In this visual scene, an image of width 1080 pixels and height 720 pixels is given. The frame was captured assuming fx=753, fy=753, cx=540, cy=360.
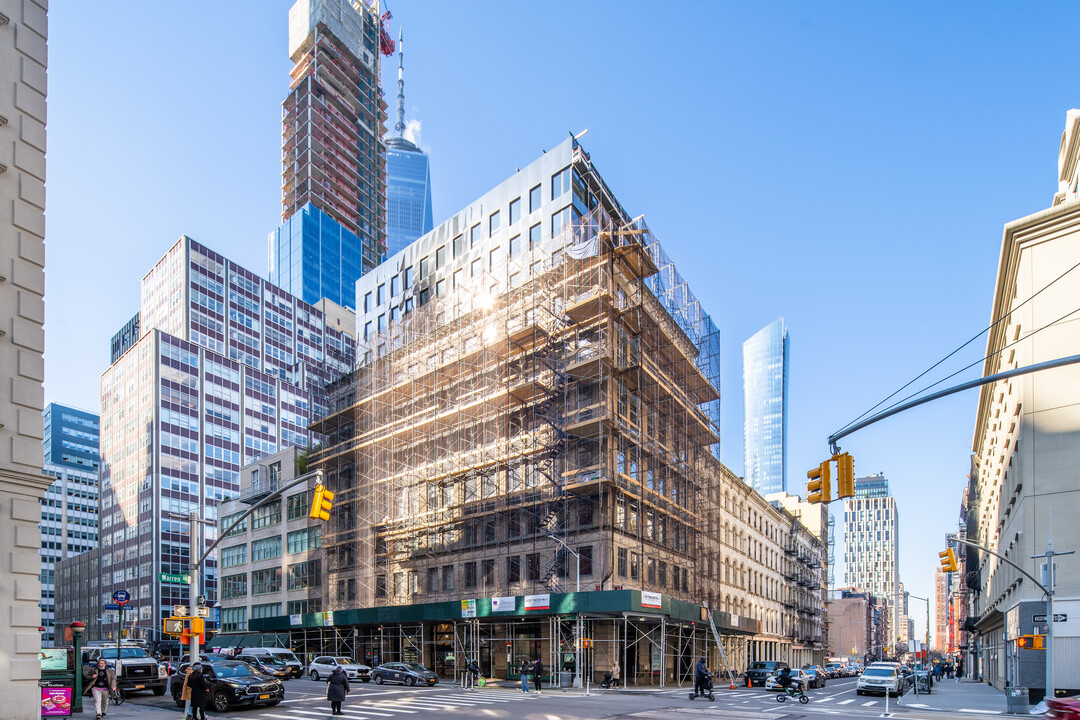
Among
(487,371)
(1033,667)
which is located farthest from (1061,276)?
(487,371)

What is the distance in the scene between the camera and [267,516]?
67.9 metres

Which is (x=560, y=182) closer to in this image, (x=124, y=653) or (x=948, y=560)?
(x=948, y=560)

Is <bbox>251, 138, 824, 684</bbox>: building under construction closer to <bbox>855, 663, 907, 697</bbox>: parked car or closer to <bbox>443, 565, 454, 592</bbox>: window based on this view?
<bbox>443, 565, 454, 592</bbox>: window

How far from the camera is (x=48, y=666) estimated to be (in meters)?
22.7

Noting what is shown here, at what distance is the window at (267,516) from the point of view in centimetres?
6619

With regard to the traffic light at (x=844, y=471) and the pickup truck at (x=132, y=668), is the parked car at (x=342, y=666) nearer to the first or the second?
the pickup truck at (x=132, y=668)

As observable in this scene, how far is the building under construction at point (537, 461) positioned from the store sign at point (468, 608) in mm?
79

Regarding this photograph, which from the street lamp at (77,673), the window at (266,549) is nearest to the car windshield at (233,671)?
the street lamp at (77,673)

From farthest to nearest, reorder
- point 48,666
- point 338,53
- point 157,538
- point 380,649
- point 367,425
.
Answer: point 338,53 → point 157,538 → point 367,425 → point 380,649 → point 48,666

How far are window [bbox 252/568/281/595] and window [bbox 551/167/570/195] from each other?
40.7 m

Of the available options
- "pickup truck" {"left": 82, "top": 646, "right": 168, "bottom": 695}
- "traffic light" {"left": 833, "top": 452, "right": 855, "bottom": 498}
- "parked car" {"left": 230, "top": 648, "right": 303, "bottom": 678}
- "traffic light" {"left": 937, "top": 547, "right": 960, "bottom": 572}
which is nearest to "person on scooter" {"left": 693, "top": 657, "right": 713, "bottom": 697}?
"traffic light" {"left": 937, "top": 547, "right": 960, "bottom": 572}

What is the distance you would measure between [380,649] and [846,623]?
447 feet

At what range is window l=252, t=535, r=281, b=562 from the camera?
6581 centimetres

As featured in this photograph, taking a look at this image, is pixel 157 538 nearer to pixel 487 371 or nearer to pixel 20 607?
pixel 487 371
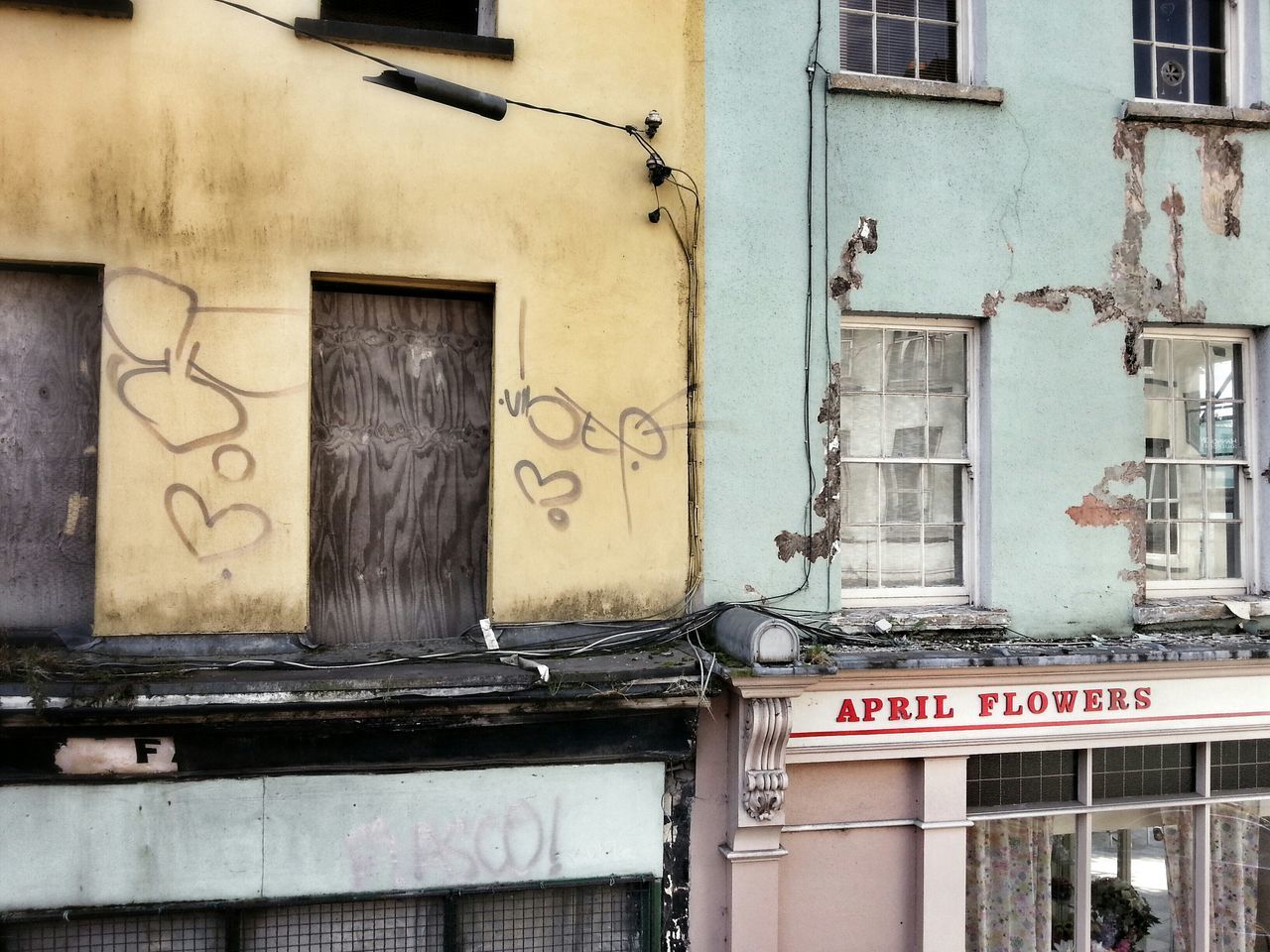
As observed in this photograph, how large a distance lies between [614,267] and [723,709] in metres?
2.87

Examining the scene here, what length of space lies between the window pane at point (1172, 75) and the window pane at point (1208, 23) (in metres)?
0.24

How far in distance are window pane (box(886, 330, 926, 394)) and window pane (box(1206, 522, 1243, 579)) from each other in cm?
260

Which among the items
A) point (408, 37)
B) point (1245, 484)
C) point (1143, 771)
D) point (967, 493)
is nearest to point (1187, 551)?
point (1245, 484)

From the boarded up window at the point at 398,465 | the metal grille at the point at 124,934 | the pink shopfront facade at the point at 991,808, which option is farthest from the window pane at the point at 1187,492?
the metal grille at the point at 124,934

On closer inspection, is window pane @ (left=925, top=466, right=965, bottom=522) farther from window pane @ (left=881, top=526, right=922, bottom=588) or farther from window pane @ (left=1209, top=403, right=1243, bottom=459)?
window pane @ (left=1209, top=403, right=1243, bottom=459)

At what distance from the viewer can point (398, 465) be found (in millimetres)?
6098

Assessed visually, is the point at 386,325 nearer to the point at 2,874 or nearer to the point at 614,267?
the point at 614,267

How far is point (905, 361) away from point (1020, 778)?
10.0ft

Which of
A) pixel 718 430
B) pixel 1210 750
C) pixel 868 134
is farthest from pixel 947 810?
pixel 868 134

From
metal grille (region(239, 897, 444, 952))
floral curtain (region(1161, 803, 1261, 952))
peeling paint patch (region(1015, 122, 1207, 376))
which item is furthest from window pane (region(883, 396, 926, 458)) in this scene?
metal grille (region(239, 897, 444, 952))

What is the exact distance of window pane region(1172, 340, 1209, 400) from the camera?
7188 millimetres

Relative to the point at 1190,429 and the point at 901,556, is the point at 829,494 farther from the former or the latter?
the point at 1190,429

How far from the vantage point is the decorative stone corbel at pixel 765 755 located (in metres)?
5.77

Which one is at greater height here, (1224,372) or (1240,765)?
(1224,372)
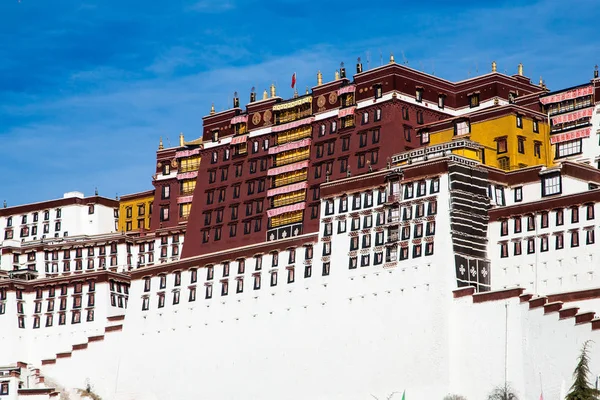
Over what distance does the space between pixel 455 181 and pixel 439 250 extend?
264 inches

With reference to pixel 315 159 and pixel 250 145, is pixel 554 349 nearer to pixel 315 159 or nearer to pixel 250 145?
pixel 315 159

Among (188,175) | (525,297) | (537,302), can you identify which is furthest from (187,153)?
(537,302)

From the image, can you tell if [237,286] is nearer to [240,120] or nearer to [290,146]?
[290,146]

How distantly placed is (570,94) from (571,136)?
4410 millimetres

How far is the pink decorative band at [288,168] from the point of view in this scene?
157250 mm

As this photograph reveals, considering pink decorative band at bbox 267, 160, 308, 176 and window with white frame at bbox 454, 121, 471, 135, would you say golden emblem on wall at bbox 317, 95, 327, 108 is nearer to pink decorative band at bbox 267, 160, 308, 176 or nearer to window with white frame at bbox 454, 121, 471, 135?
pink decorative band at bbox 267, 160, 308, 176

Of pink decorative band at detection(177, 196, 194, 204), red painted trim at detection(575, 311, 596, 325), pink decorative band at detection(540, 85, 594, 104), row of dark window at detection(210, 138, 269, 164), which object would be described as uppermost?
pink decorative band at detection(540, 85, 594, 104)

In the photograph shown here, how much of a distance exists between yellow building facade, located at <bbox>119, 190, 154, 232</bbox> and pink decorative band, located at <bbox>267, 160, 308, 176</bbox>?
90.9 feet

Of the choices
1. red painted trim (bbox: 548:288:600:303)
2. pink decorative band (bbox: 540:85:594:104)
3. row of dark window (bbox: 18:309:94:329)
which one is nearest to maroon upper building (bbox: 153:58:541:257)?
pink decorative band (bbox: 540:85:594:104)

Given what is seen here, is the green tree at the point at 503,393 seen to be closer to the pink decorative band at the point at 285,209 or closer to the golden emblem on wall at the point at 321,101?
the pink decorative band at the point at 285,209

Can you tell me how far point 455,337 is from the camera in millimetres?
129875

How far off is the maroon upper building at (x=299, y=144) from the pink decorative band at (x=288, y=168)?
0.11 metres

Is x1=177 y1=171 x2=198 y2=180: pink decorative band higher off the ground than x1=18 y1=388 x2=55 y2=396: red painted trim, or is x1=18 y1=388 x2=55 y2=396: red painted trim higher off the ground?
x1=177 y1=171 x2=198 y2=180: pink decorative band

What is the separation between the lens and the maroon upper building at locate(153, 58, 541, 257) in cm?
15038
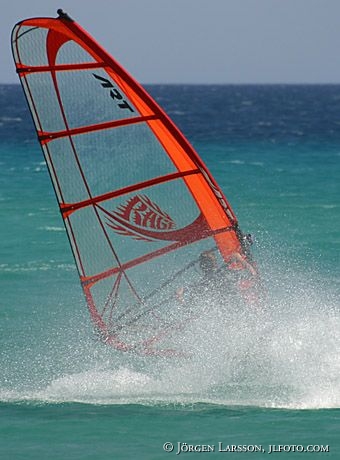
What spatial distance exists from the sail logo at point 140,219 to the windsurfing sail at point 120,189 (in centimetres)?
1


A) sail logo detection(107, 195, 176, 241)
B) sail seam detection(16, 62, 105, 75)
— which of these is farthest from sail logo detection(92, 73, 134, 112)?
sail logo detection(107, 195, 176, 241)

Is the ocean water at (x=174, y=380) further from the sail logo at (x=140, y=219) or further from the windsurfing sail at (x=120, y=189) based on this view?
the sail logo at (x=140, y=219)

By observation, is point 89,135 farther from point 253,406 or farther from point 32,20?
point 253,406

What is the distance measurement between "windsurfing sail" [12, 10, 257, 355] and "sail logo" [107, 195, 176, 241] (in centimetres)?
1

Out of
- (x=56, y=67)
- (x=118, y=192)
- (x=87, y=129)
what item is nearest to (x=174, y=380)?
(x=118, y=192)

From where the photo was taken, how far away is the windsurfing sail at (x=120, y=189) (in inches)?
451

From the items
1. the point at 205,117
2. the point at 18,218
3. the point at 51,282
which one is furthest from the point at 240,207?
the point at 205,117

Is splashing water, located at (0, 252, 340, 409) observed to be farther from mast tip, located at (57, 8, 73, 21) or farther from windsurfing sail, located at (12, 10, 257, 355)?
mast tip, located at (57, 8, 73, 21)

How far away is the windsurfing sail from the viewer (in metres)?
11.5

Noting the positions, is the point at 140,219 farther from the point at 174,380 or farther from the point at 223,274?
the point at 174,380

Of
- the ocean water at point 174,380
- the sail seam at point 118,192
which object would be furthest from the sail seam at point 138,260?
the ocean water at point 174,380

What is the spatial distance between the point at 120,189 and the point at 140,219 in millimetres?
395

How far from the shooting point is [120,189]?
1191cm

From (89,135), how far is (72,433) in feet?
9.68
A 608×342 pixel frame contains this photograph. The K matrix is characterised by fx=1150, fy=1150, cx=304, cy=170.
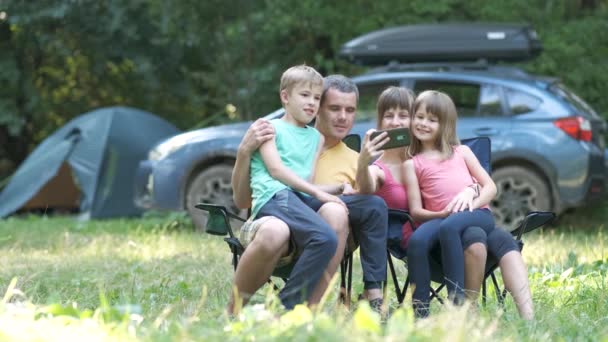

-------------------------

EXERCISE GOAL = Copy the rows word for word, from the line containing "From where the" through the end of the rows, keeping both ends, and leave the pictures out.

EXERCISE OUTPUT =
From where the photo was taken, how far away is the windsurfing sail at (x=120, y=189) (in inches)?
451

From the items
1. the point at 205,117
2. the point at 18,218
3. the point at 51,282
which one is furthest from the point at 240,207?
the point at 205,117

Is splashing water, located at (0, 252, 340, 409) observed to be farther from mast tip, located at (57, 8, 73, 21) or farther from windsurfing sail, located at (12, 10, 257, 355)?
mast tip, located at (57, 8, 73, 21)

How far away is the windsurfing sail from the viewer (in metres)?
11.5

Noting the positions, is the point at 140,219 farther from the point at 174,380 or farther from the point at 223,274?
the point at 174,380

Of
- the ocean water at point 174,380
- the sail seam at point 118,192
which object would be furthest from the sail seam at point 138,260?
the ocean water at point 174,380

What is the spatial distance between the point at 120,189 and the point at 140,219 in millimetres?
395

How far from the shooting point is [120,189]?
1191cm

From (89,135), how far is (72,433) in feet?
9.68
A 608×342 pixel frame contains this photograph. The K matrix is characterised by fx=1150, fy=1150, cx=304, cy=170.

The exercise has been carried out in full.